Tekst do przeczytania >>
==*==
Przykładam się więcej do prowadzenia tego miejsca radości na blogu, choć przyznam że ostatnio więcej czasu zabiera mi FAN Page na facebooku ( niektórzy mówią że powoli się uzależniam) A chciałem zauważyć że właśnie tutaj na stronach blogspot, wszystko dla mnie się zaczęło. Jak to mówią że gdy jakiś etap trzeba przeskoczyć, najpierw odwraca się za siebie w poszukiwaniu tego co się bezpowrotnie straci. Ja zyskuje...cały czas biorę w garści nowe życie. Umieram gdy nie robię zdjęć i rodzę się gdy w koncu zrobię coś godnego uwagi. Przez cały czas nie zapominam że warto jest próbować, choć czesto się boję i cofam swój krok. Choć...niepogoda i problemu.
==*==
Rekordy ze źródła danych
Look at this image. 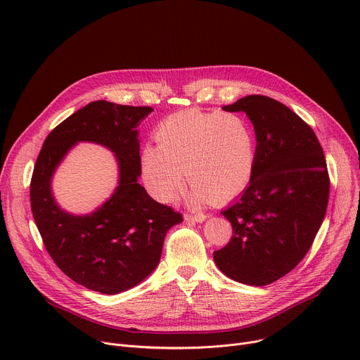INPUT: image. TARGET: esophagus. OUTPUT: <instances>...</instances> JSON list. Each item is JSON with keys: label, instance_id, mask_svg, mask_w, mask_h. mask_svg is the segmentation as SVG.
I'll list each match as a JSON object with an SVG mask.
<instances>
[{"label": "esophagus", "instance_id": "obj_1", "mask_svg": "<svg viewBox=\"0 0 360 360\" xmlns=\"http://www.w3.org/2000/svg\"><path fill=\"white\" fill-rule=\"evenodd\" d=\"M184 217H185L186 221H197V223H201V221H204L209 216L204 214V213H198V214H188V213H186Z\"/></svg>", "mask_w": 360, "mask_h": 360}]
</instances>
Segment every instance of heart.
Here are the masks:
<instances>
[{
  "instance_id": "1",
  "label": "heart",
  "mask_w": 360,
  "mask_h": 360,
  "mask_svg": "<svg viewBox=\"0 0 360 360\" xmlns=\"http://www.w3.org/2000/svg\"><path fill=\"white\" fill-rule=\"evenodd\" d=\"M159 146L141 150L148 193L174 201L186 178L194 204L231 200L252 179L257 137L252 124L236 113L188 109L166 118L156 131Z\"/></svg>"
}]
</instances>
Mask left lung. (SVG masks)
Masks as SVG:
<instances>
[{"mask_svg": "<svg viewBox=\"0 0 360 360\" xmlns=\"http://www.w3.org/2000/svg\"><path fill=\"white\" fill-rule=\"evenodd\" d=\"M223 109L251 120L257 162L247 190L221 212L233 235L213 257L232 280L266 286L304 259L326 217V156L312 128L271 98L251 94Z\"/></svg>", "mask_w": 360, "mask_h": 360, "instance_id": "1", "label": "left lung"}]
</instances>
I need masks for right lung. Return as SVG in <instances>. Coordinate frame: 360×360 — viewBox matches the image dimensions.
Segmentation results:
<instances>
[{"label":"right lung","mask_w":360,"mask_h":360,"mask_svg":"<svg viewBox=\"0 0 360 360\" xmlns=\"http://www.w3.org/2000/svg\"><path fill=\"white\" fill-rule=\"evenodd\" d=\"M150 106L90 102L55 127L36 159L30 205L45 248L60 270L79 285L105 295L137 286L160 261L166 232L182 214L151 198L139 184L140 122ZM80 141L102 143L116 153L120 179L98 211L74 217L51 195L54 169Z\"/></svg>","instance_id":"right-lung-1"}]
</instances>
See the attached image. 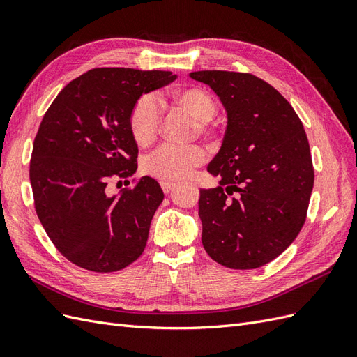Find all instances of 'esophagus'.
Masks as SVG:
<instances>
[{"label": "esophagus", "instance_id": "34e87169", "mask_svg": "<svg viewBox=\"0 0 357 357\" xmlns=\"http://www.w3.org/2000/svg\"><path fill=\"white\" fill-rule=\"evenodd\" d=\"M160 188H162V190H164L165 193H169L172 189L176 188V183H172V181H162V183H160Z\"/></svg>", "mask_w": 357, "mask_h": 357}]
</instances>
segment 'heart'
<instances>
[{
	"label": "heart",
	"instance_id": "obj_1",
	"mask_svg": "<svg viewBox=\"0 0 357 357\" xmlns=\"http://www.w3.org/2000/svg\"><path fill=\"white\" fill-rule=\"evenodd\" d=\"M168 98L172 104L188 110L197 119L199 132H210L208 119L213 117L215 105L208 92L199 88H180L169 92ZM129 126L137 144L149 146L155 142L159 129V109L155 98L143 96L137 101L129 117ZM204 160L205 152L199 146H164L149 158L146 169L158 180L178 181L188 178L193 168L199 167Z\"/></svg>",
	"mask_w": 357,
	"mask_h": 357
}]
</instances>
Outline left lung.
I'll return each mask as SVG.
<instances>
[{"mask_svg":"<svg viewBox=\"0 0 357 357\" xmlns=\"http://www.w3.org/2000/svg\"><path fill=\"white\" fill-rule=\"evenodd\" d=\"M226 112L219 153L207 171L219 186L199 190L202 245L215 262L253 269L294 243L314 185L310 144L294 107L271 84L234 71H195Z\"/></svg>","mask_w":357,"mask_h":357,"instance_id":"obj_1","label":"left lung"}]
</instances>
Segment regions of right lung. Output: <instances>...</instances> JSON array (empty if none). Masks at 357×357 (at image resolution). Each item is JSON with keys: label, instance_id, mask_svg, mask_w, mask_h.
Segmentation results:
<instances>
[{"label": "right lung", "instance_id": "obj_1", "mask_svg": "<svg viewBox=\"0 0 357 357\" xmlns=\"http://www.w3.org/2000/svg\"><path fill=\"white\" fill-rule=\"evenodd\" d=\"M176 79L171 71L93 68L70 82L43 117L29 164L36 211L74 265L113 273L144 252L164 199L159 183L146 176L119 195L107 185L137 169L134 105Z\"/></svg>", "mask_w": 357, "mask_h": 357}]
</instances>
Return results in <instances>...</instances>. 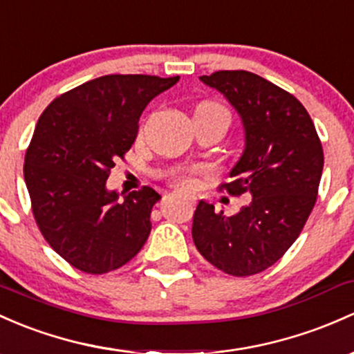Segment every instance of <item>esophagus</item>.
Listing matches in <instances>:
<instances>
[{
  "label": "esophagus",
  "instance_id": "obj_1",
  "mask_svg": "<svg viewBox=\"0 0 354 354\" xmlns=\"http://www.w3.org/2000/svg\"><path fill=\"white\" fill-rule=\"evenodd\" d=\"M178 197H182V199H184L185 203L189 204V206H194V204H196V199H194V197H191V196H182V194H178Z\"/></svg>",
  "mask_w": 354,
  "mask_h": 354
}]
</instances>
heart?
Returning a JSON list of instances; mask_svg holds the SVG:
<instances>
[{"label": "heart", "mask_w": 354, "mask_h": 354, "mask_svg": "<svg viewBox=\"0 0 354 354\" xmlns=\"http://www.w3.org/2000/svg\"><path fill=\"white\" fill-rule=\"evenodd\" d=\"M197 109H218V111H224L221 106L214 104V102H204V104H201ZM203 172L204 170L201 169V167H189V169L172 170V172H170V177H172V180L176 182L177 185H180V187L192 189L194 185H196V177Z\"/></svg>", "instance_id": "obj_1"}]
</instances>
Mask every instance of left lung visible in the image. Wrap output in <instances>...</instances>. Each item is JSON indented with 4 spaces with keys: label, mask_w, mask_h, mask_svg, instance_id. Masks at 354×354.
<instances>
[{
    "label": "left lung",
    "mask_w": 354,
    "mask_h": 354,
    "mask_svg": "<svg viewBox=\"0 0 354 354\" xmlns=\"http://www.w3.org/2000/svg\"><path fill=\"white\" fill-rule=\"evenodd\" d=\"M201 81L224 94L245 127V151L219 191L248 192L252 203L224 216L201 201L194 245L227 275H254L299 238L317 199L324 151L307 109L282 87L248 71H218Z\"/></svg>",
    "instance_id": "left-lung-1"
}]
</instances>
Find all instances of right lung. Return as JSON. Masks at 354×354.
I'll return each mask as SVG.
<instances>
[{
	"label": "right lung",
	"mask_w": 354,
	"mask_h": 354,
	"mask_svg": "<svg viewBox=\"0 0 354 354\" xmlns=\"http://www.w3.org/2000/svg\"><path fill=\"white\" fill-rule=\"evenodd\" d=\"M177 81L102 75L60 94L39 118L25 153V184L40 233L74 268L102 275L145 245L160 194L145 185L120 201L106 180L135 142L148 102Z\"/></svg>",
	"instance_id": "add662e5"
}]
</instances>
==*==
Zadania >>
1) Przepisz fragment tekstu o blogu między „Przykładam się więcej” a „Choć...niepogoda i problemu.”, włącznie z nimi, zamieniając „zdjęć” na „filmów”.
2) Skróć akapit tekstu o blogu zaczynający się od słów „Przykładam się więcej” do listy punktów, zachowując jego główne fakty.

Lista odpowiedzi >>
1)
Przykładam się więcej do prowadzenia tego miejsca radości na blogu, choć przyznam że ostatnio więcej czasu zabiera mi FAN Page na facebooku ( niektórzy mówią że powoli się uzależniam) A chciałem zauważyć że właśnie tutaj na stronach blogspot, wszystko dla mnie się zaczęło. Jak to mówią że gdy jakiś etap trzeba przeskoczyć, najpierw odwraca się za siebie w poszukiwaniu tego co się bezpowrotnie straci. Ja zyskuje...cały czas biorę w garści nowe życie. Umieram gdy nie robię filmów i rodzę się gdy w koncu zrobię coś godnego uwagi. Przez cały czas nie zapominam że warto jest próbować, choć czesto się boję i cofam swój krok. Choć...niepogoda i problemu.

2)
- Więcej wysiłku wkładam w prowadzenie bloga, choć ostatnio więcej czasu zabiera mi fan page na Facebooku (niektórzy mówią, że powoli się uzależniam).
- Wszystko zaczęło się dla mnie na stronach blogspot.
- Cały czas zyskuję i biorę w garść nowe życie.
- Umieram, gdy nie robię zdjęć, a rodzę się na nowo, gdy zrobię coś godnego uwagi.
- Pamiętam, że warto próbować, choć często się boję i cofam.